The Pandemic Century
Page 14
All told, between January 25 and March 15, eleven people at the Hygienic were hospitalized with psittacosis. Despite drawing a floor plan of the infections, McCoy could discern no pattern in the cases, leading him to speculate that psittacosis may have been transferred to the upper floors by mice or cockroaches. The other possibility, of course, was that the organism had been aerosolized and the building was full of infectious fomites. Either way, drastic action was needed. So it was that on March 15 McCoy ordered everyone to evacuate the building and shut the laboratory. Experimental animals not involved in psittacosis research were removed to temporary lodgings.
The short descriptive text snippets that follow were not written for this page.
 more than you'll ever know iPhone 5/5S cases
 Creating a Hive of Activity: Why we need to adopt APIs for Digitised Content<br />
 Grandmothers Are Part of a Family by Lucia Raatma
Then McCoy entered the basement for the last time and exterminated all those that remained—a menagerie of parrots, guinea pigs, mice, rats, pigeons, and monkeys. Next, he burned their bodies in the incinerator and scrubbed their cages with creosol, and methodically worked his way through the building to seal the windows on each floor. Finally, when he was sure there was no living thing left inside the Hygienic, he ordered a fumigation squad to blitz the building with cyanide. The legend goes that so much gas was used that sparrows flying fifty feet above the Hygienic stopped in mid-flight and plummeted to Earth. The next day, the headline in the Sunday edition of the Washington Post read, “Parrot Fever Panic Seizes Laboratory.”
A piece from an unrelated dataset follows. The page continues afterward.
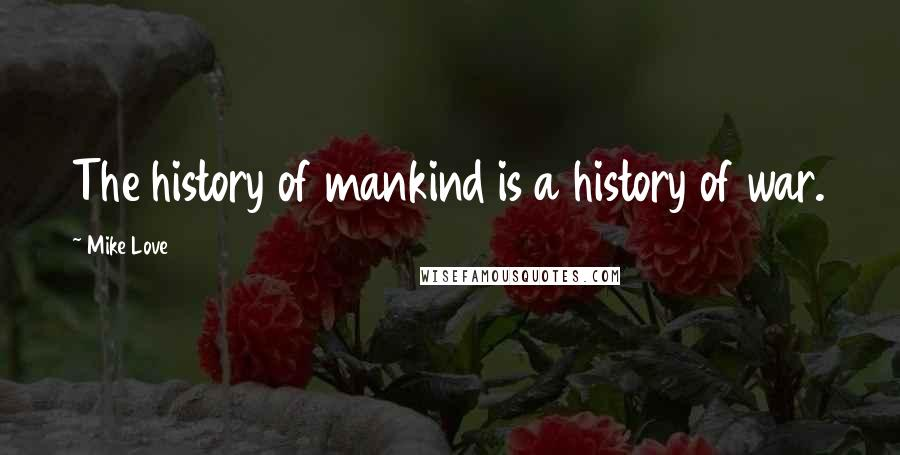 Mike Love quotes: The history of mankind is a history of war.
McCoy was not the only one panicking. By now, Roscoe Spencer was rushing up and down the East Coast in search of serum. The flasks of blood he brought back to Washington were used to treat the Hygienic personnel, and by April all the building’s staff had recovered, Armstrong included. Others were not so fortunate, however. Stokes got two transfusions of Roscoe’s serum but died on February 9, the day after Anderson. For those stricken with psittacosis there was good reason to be afraid. The infection often proved fatal, with thirty-three deaths recorded in the United States between November 1929 and May 1930. Of the 167 cases where the sex of the victim was known, 105, or two-thirds, had been women. Another badly affected country was Germany, with 215 cases and 45 deaths. Indeed, at one point Berlin Zoo had been forced to bar its gates to frightened parrot owners desperately looking for a temporary refuge for their birds. In all, some fifteen countries were affected. By the time the pandemic ended in May 1930, eight hundred cases had been recorded worldwide, with an average mortality rate of 15 percent.
Armstrong and McCoy were not the only researchers puzzled by the sudden appearance of psittacosis and the failure to find Nocard’s bacillus. Soon, researchers in other countries were also convinced the pathogen must be a filter passer and that Nocard had mistaken it for salmonella, the bacterium that causes typhoid. The first to succeed was a team led by Samuel Bedson, a senior researcher at the London Hospital. Taking parrots associated with human cases, Bedson and his colleagues emulsified the dead birds’ liver and spleen, passed the material through a Chamberland filter, and then inoculated budgerigars with the filtrate. The budgerigars died within five days. Next, Bedson’s group showed that by passaging filtered material from diseased budgerigars every few days, the organism gradually lost its virulence. Bedson’s conclusion was unequivocal: “the aetiological agent of psittacosis in parrots is a virus which cannot be cultivated on ordinary bacteriological media, and which is capable of passing through some of the more porous filters.”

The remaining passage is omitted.